What if I live with a spouse and/or dependants?
Non-student partners/spouses and/or dependants of students may be eligible for Council Tax benefit or discounts. Please check with your council for more information.
I am a PhD student ‘writing up’ my thesis
Students who are ‘writing up’ may be liable for Council Tax if they do not satisfactorily meet the Council Tax definition of a full-time student. Such students should discuss their personal circumstances with their local council.
What should I do if I have a query about Council Tax?
You should first contact your local council and discuss your personal circumstances with them.
The Student Money Advice Team can also offer advice.
Council Tax exemption certificates
Please see the Council Tax Letters page to find out how to request a Council Tax Exemption Certificate.
What to do if you are sent a Council Tax bill
It is imperative that if you are sent a Council Tax bill you do not ignore it even if you are exempt.
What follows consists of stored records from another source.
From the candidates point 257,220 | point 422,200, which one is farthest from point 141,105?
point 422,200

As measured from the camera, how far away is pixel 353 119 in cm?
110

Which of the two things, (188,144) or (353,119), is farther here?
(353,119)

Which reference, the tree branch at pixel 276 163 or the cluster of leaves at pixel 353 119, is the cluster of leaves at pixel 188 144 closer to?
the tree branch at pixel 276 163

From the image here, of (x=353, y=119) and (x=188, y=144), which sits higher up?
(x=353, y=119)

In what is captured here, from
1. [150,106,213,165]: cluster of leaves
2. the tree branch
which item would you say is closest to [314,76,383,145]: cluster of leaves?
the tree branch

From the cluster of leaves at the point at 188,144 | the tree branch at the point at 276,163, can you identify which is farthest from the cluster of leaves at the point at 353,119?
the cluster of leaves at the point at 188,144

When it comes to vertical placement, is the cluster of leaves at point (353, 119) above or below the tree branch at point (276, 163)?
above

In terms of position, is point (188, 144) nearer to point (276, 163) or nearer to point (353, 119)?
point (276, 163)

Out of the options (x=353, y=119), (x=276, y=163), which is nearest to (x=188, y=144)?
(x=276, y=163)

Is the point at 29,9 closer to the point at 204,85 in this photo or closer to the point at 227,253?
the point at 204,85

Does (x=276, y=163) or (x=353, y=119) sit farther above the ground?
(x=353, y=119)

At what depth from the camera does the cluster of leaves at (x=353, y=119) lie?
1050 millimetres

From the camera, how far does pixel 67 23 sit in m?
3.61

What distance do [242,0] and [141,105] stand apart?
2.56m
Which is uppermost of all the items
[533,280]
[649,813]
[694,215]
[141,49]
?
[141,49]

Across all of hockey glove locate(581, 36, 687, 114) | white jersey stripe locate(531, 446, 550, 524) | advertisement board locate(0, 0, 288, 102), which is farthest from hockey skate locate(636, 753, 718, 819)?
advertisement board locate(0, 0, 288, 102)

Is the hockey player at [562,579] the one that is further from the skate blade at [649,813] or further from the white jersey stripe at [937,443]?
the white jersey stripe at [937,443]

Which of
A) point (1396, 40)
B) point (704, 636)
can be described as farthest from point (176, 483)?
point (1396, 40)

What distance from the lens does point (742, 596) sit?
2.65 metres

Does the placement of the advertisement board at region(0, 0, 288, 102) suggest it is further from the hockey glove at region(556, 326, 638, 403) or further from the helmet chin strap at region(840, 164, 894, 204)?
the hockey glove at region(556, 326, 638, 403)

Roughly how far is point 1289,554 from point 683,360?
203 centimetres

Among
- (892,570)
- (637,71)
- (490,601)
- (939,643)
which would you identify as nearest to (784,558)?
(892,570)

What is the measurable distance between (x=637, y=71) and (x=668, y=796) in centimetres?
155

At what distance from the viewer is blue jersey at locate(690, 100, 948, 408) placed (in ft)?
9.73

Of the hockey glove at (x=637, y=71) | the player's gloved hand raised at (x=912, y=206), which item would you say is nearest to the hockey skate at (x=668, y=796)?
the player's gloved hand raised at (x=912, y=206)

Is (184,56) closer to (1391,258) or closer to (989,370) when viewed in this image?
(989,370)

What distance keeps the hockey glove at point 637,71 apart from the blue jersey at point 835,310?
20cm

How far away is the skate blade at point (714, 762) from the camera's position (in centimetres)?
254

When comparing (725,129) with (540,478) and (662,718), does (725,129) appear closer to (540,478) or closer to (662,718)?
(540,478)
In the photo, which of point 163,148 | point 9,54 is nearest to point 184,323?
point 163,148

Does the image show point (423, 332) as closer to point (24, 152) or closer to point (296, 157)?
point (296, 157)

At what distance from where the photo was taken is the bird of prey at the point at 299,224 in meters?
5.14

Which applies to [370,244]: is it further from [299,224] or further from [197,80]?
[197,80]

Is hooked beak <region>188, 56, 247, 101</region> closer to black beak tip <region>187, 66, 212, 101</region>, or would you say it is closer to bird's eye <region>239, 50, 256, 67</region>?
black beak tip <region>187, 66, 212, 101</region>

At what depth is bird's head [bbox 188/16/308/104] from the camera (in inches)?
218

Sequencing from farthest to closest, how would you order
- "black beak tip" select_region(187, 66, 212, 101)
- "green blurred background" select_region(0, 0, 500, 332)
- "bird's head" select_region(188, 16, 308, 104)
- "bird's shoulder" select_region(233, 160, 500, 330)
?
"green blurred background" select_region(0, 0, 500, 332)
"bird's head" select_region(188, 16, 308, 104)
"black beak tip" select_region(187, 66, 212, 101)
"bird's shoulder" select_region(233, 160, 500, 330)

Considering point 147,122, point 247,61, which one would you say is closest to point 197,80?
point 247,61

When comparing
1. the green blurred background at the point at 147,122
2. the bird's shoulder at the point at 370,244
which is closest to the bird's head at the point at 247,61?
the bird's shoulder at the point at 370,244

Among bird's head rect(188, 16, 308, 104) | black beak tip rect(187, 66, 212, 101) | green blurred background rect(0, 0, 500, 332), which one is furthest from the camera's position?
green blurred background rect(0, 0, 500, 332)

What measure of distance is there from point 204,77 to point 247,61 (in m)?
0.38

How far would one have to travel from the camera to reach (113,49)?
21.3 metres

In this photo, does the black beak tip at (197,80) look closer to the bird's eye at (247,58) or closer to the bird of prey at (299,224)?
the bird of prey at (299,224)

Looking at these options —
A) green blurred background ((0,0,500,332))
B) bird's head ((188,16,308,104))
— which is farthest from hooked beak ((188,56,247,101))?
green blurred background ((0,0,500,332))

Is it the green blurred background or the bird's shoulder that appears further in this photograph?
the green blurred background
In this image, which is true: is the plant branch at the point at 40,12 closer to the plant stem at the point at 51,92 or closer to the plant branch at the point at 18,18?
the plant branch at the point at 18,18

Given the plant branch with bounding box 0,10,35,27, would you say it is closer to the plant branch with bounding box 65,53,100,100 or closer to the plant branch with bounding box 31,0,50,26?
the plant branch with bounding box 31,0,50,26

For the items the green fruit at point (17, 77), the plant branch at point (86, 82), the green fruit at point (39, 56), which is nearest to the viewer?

Council Tax legislation provides the local authority with extensive powers to enforce payment and a court order maybe levied against you for non-payment.
You will need to contact the relevant authority (details on the bill) to ensure that the Council Tax department has applied the student exemptions for the correct dates and that all occupants in shared accommodation have provided student exemption certificates.
What happens when I finish my course?
Council Tax exemption ends when you complete your course, so it is important to check your course and term dates.
Former students who are liable to pay Council Tax may be able to claim Council Tax benefit dependent on individual circumstances. Please contact your local authority for further information.